──────── 読む文章 ────────

InfobloxによるIPアドレスの統合管理を実現したネットワンシステムズ。同社 情報システム部ではこれからも次世代のインフラ、止まらないネットワーク実現を目指してさまざまなソリューションやサービスの導入を進めていきます。最後に今後の展望をお聞きしました。
「InfobloxによりDHCPとDNSサービスの高い堅牢性を実現できました。この部分については注視をしなくてもよくなったことが運用面での最大のメリットです。今年度はVDI基盤の刷新も予定していますが、IPアドレス部分についてはInfobloxのおかげでスムーズに進めることができそうです。当社はInfobloxの販売パートナーでもあります。今回の自社実践を社内でも共有して、そのノウハウや知見をお客様へのご提案に生かしていきたいと思います」(飯田氏)

──────── データ一覧 ────────

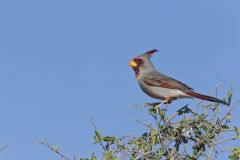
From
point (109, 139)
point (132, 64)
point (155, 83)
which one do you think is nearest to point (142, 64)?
point (132, 64)

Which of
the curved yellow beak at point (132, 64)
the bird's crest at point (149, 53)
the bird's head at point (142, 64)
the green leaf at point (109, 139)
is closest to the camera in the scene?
the green leaf at point (109, 139)

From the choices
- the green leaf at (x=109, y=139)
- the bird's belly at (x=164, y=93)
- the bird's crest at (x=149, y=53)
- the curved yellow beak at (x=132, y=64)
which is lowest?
the green leaf at (x=109, y=139)

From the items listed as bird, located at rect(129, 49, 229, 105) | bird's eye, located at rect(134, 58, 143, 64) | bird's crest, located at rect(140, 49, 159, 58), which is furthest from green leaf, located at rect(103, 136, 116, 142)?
bird's eye, located at rect(134, 58, 143, 64)

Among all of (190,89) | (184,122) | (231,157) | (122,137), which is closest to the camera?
(231,157)

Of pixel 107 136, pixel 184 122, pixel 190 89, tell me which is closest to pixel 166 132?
pixel 184 122

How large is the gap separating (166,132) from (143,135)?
0.25 meters

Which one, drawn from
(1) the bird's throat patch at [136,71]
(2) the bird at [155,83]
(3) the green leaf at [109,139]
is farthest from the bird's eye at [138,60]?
(3) the green leaf at [109,139]

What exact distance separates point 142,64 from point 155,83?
27.3 inches

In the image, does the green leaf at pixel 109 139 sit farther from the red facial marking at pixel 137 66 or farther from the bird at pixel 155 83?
the red facial marking at pixel 137 66

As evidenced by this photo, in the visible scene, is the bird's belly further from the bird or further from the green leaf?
the green leaf

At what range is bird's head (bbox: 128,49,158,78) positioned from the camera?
9.11m

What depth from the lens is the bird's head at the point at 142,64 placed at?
9.11 meters

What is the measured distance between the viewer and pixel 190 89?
8.30 m

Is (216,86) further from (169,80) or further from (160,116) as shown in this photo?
(169,80)
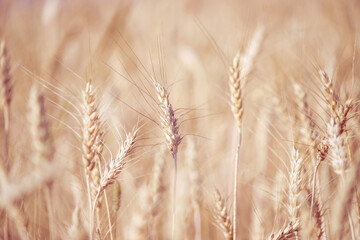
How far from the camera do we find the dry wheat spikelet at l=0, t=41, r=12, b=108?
1.16m

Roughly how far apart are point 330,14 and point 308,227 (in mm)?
3285

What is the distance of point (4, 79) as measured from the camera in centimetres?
120

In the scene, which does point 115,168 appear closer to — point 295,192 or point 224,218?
point 224,218

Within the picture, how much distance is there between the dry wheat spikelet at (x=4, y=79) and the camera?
1.16 meters

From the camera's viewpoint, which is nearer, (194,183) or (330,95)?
(330,95)

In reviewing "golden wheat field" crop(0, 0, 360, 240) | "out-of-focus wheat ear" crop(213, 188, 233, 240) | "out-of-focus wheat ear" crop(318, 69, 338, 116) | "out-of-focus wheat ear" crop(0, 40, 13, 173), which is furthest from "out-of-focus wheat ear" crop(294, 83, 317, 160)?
"out-of-focus wheat ear" crop(0, 40, 13, 173)

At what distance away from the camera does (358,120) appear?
119 centimetres

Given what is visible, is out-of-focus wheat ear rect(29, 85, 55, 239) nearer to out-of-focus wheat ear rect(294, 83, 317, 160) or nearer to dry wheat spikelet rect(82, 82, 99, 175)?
dry wheat spikelet rect(82, 82, 99, 175)

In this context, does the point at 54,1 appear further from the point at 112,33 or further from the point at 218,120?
the point at 218,120

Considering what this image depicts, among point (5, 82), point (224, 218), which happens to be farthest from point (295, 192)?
point (5, 82)

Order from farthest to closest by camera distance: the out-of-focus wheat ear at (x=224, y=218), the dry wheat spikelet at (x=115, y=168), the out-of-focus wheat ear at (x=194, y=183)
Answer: the out-of-focus wheat ear at (x=194, y=183) < the out-of-focus wheat ear at (x=224, y=218) < the dry wheat spikelet at (x=115, y=168)

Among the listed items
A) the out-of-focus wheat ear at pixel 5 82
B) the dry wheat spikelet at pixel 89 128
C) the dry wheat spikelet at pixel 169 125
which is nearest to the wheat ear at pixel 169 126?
the dry wheat spikelet at pixel 169 125

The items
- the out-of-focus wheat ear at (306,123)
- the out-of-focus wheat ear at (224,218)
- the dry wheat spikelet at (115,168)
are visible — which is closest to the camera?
the dry wheat spikelet at (115,168)

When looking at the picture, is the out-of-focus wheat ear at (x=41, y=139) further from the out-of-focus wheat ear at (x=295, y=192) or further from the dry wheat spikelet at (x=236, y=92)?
the out-of-focus wheat ear at (x=295, y=192)
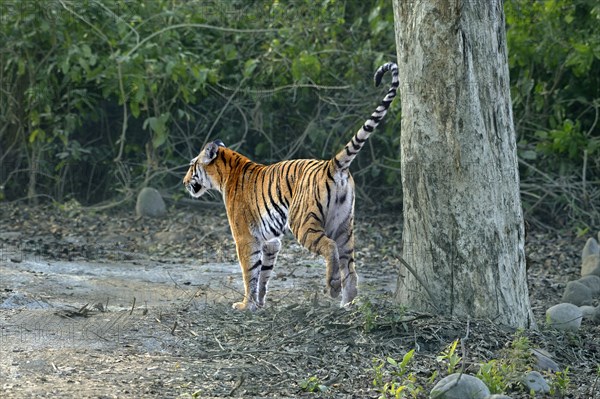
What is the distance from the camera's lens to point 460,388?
18.2ft

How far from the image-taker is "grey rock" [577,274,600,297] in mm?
9359

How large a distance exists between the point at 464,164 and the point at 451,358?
147 cm

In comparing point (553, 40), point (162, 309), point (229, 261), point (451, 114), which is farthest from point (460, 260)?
point (553, 40)

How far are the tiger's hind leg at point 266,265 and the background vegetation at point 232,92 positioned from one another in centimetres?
414

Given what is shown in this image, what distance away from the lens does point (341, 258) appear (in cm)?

────────

実施する作業:
1 > Infoblox導入事例の文章に出てくるアルファベット表記の語を、重複を除いてすべて挙げてください。
2 > Infoblox導入事例の文章のうち、「InfobloxによるIPア」から「きたいと思います」(飯田氏)」までをすべて、一字も変えずにそのまま繰り返してください。
3 > Infoblox導入事例の文章を、最後の文の後から書き継いでください。
データはここでは使いません。

作業ごとの解答:
1 > Infoblox、IP、DHCP、DNS、VDI

2 >
InfobloxによるIPアドレスの統合管理を実現したネットワンシステムズ。同社 情報システム部ではこれからも次世代のインフラ、止まらないネットワーク実現を目指してさまざまなソリューションやサービスの導入を進めていきます。最後に今後の展望をお聞きしました。
「InfobloxによりDHCPとDNSサービスの高い堅牢性を実現できました。この部分については注視をしなくてもよくなったことが運用面での最大のメリットです。今年度はVDI基盤の刷新も予定していますが、IPアドレス部分についてはInfobloxのおかげでスムーズに進めることができそうです。当社はInfobloxの販売パートナーでもあります。今回の自社実践を社内でも共有して、そのノウハウや知見をお客様へのご提案に生かしていきたいと思います」(飯田氏)

3 >
最先端技術を取り入れたICTインフラ構築とそれらに関連したサービスの提供を行うインテグレーター。ワークスタイルイノベーションに注力し、ICTツールを活用した働き方改革を推進。また、クラウドの利活用を支援するため、オンプレミスとクラウドを単一のポリシーでセキュアに接続し、容易な統合管理を実現する「SD-HCI(Software Defined Hyper Converged Infrastructure)」フレームワークに基づく様々なソリューションを提供しています。
記事は 2018年05月 取材・掲載のものです。